# [What the exercise asks]
Give back exactly the lines running from the line with "How much distance" to the end of the entries, and only those lines.

# [Exercise data]
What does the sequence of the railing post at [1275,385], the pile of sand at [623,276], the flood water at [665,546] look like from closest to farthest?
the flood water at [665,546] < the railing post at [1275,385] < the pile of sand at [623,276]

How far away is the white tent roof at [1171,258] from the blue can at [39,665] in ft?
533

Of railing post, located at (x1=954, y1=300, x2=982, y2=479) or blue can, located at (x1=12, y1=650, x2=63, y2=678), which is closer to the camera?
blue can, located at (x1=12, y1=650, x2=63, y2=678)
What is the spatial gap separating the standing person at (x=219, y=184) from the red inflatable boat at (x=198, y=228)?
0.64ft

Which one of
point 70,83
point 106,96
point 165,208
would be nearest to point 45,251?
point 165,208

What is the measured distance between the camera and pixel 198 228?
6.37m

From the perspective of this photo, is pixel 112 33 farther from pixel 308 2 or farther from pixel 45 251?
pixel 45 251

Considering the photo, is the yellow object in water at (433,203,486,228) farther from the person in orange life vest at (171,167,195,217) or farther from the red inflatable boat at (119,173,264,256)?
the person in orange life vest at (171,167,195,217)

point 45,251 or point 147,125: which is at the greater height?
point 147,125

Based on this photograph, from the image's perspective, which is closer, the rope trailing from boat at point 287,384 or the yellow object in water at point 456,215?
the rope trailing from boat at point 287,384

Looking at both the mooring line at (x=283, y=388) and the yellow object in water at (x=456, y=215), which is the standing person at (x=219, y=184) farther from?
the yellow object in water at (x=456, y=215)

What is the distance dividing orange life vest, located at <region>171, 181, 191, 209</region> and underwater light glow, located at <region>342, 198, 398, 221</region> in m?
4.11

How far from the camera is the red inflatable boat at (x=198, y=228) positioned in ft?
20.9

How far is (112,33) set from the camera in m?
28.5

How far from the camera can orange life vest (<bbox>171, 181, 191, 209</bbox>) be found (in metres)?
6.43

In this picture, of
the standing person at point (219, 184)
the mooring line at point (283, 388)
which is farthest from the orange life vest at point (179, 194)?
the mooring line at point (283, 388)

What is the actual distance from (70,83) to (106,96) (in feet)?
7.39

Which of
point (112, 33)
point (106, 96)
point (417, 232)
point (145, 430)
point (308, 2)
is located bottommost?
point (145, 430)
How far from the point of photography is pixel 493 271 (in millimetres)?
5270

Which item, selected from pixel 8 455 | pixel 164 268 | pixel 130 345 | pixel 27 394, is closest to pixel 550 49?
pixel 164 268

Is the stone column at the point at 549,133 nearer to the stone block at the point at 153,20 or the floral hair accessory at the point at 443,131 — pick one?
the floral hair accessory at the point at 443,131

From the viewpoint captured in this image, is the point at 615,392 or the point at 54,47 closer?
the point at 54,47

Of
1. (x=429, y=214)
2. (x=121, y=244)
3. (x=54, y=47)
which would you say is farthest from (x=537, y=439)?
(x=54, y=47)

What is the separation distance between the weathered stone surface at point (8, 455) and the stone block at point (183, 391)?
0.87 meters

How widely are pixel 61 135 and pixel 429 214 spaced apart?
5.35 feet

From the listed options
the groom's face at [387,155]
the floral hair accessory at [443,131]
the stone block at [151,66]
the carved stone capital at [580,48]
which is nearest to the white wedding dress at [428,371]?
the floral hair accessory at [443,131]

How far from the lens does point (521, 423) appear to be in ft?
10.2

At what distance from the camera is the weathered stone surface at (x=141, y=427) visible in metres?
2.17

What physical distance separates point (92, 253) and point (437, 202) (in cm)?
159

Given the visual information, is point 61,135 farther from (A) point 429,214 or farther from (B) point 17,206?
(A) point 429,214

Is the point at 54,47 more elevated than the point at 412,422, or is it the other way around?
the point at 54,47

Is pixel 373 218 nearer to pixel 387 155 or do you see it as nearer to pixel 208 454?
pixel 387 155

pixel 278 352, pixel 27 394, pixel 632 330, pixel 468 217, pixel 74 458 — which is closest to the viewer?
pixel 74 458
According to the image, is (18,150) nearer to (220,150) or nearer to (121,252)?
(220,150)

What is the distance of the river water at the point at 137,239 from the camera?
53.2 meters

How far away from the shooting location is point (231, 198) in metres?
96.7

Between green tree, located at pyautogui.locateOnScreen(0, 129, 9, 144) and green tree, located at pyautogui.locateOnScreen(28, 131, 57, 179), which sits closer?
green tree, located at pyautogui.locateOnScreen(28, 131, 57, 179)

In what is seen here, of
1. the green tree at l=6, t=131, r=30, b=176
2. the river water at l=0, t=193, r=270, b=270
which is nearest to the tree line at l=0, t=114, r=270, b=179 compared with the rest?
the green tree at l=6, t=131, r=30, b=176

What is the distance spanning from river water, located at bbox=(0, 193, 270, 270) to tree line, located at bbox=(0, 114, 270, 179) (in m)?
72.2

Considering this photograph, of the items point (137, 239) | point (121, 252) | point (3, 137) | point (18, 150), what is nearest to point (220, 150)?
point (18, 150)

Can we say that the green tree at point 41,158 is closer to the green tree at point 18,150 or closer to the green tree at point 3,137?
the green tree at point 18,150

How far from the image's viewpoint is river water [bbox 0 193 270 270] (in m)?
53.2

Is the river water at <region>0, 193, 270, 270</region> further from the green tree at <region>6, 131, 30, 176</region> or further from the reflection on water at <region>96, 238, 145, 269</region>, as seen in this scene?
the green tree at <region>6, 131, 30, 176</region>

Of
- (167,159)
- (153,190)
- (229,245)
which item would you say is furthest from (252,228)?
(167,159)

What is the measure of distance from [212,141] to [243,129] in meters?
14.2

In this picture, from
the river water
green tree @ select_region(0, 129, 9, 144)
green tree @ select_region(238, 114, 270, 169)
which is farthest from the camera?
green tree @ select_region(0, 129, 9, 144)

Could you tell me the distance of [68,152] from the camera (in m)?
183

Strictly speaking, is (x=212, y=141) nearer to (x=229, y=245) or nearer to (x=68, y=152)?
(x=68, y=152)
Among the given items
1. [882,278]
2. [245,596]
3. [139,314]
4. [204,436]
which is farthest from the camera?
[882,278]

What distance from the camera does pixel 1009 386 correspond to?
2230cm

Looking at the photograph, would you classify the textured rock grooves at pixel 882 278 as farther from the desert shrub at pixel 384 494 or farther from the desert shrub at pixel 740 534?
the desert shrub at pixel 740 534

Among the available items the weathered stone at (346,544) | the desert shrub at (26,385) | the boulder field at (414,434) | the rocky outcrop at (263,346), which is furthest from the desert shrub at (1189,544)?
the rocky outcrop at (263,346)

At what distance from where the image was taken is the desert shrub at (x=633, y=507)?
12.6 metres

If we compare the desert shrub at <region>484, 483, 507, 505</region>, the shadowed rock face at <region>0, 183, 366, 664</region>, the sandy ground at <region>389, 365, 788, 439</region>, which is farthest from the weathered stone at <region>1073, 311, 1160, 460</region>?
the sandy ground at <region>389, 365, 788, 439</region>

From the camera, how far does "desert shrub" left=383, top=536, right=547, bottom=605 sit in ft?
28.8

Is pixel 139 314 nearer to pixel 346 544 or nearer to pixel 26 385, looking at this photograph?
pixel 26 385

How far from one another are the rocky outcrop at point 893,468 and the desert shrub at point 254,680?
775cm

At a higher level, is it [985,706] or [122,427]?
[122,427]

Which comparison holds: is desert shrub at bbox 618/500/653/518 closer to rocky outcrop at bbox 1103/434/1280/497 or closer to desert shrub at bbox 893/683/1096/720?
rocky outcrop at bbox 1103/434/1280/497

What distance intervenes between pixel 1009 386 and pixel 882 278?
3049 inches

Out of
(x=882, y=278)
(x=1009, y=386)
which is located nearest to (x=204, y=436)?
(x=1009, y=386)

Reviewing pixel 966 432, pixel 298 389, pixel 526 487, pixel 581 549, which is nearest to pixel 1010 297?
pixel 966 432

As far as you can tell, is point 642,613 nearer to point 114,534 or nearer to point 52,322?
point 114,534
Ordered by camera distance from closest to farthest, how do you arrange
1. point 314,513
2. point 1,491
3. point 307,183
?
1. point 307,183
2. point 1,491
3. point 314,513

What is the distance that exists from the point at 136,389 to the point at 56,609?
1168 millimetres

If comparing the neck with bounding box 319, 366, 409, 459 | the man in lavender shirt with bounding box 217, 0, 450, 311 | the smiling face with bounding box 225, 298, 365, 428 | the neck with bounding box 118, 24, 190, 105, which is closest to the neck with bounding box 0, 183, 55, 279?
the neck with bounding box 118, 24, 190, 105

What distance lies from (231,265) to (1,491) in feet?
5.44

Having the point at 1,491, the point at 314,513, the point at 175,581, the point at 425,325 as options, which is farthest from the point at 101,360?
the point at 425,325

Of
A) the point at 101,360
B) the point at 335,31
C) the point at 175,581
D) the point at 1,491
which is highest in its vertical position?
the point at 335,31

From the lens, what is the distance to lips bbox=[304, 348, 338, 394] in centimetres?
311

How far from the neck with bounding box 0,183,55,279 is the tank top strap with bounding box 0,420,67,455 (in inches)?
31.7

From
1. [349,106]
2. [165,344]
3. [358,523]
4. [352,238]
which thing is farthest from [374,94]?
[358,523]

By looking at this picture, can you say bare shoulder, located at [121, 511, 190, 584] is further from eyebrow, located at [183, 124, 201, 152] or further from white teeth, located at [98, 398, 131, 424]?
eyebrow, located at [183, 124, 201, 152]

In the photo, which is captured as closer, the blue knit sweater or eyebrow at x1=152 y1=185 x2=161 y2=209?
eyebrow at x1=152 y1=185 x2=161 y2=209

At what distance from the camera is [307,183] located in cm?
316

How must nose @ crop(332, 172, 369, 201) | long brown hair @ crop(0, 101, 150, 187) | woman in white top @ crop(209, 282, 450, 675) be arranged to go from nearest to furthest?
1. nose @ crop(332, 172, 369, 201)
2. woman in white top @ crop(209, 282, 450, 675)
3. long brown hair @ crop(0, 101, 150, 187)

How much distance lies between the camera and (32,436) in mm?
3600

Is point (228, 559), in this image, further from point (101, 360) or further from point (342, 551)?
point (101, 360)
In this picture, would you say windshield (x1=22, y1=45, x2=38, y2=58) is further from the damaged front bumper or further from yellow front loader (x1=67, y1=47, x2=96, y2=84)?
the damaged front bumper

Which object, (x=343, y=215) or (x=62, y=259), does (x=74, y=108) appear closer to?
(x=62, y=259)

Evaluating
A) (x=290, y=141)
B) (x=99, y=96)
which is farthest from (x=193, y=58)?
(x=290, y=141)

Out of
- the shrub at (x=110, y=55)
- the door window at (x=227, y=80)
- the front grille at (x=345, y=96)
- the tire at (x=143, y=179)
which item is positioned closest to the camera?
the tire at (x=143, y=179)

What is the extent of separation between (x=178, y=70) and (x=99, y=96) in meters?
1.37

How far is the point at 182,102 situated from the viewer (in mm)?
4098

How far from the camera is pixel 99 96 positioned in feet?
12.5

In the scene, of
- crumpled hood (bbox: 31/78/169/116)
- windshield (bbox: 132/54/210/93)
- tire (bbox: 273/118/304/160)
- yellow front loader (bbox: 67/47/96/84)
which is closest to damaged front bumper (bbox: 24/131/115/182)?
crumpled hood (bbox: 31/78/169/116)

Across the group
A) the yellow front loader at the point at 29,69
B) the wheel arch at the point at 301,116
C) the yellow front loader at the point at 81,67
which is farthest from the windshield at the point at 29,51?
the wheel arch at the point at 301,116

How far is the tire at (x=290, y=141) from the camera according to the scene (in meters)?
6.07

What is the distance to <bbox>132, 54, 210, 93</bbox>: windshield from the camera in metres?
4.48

# [Worked solution]
How much distance lies between the camera and (32,436) in mm?
3600

Is point (228, 559), in this image, further from point (101, 360) or further from point (342, 551)?
point (101, 360)
In this picture, would you say windshield (x1=22, y1=45, x2=38, y2=58) is further from the damaged front bumper or further from yellow front loader (x1=67, y1=47, x2=96, y2=84)?
the damaged front bumper

Which object, (x=343, y=215) or (x=62, y=259), does (x=74, y=108) appear closer to?
(x=62, y=259)

Evaluating
A) (x=290, y=141)
B) (x=99, y=96)
which is farthest from (x=193, y=58)?
(x=290, y=141)

Out of
- the shrub at (x=110, y=55)
- the door window at (x=227, y=80)
- the front grille at (x=345, y=96)
- the tire at (x=143, y=179)
which item is positioned closest to the camera?
the tire at (x=143, y=179)

What is the extent of separation between (x=178, y=70) and (x=99, y=96) in meters?
1.37

How far is the point at 182,102 situated from the viewer (in mm)?
4098

How far from the camera is pixel 99 96 positioned in feet?
12.5

In the scene, of
- crumpled hood (bbox: 31/78/169/116)
- windshield (bbox: 132/54/210/93)
- tire (bbox: 273/118/304/160)
- yellow front loader (bbox: 67/47/96/84)
which is closest to damaged front bumper (bbox: 24/131/115/182)?
crumpled hood (bbox: 31/78/169/116)

Across the group
A) the yellow front loader at the point at 29,69
B) the wheel arch at the point at 301,116
C) the yellow front loader at the point at 81,67
which is farthest from the windshield at the point at 29,51?
the wheel arch at the point at 301,116

How far is the tire at (x=290, y=141) from the camera according to the scene (in meters)?
6.07

What is the distance to <bbox>132, 54, 210, 93</bbox>: windshield from the camera in metres?
4.48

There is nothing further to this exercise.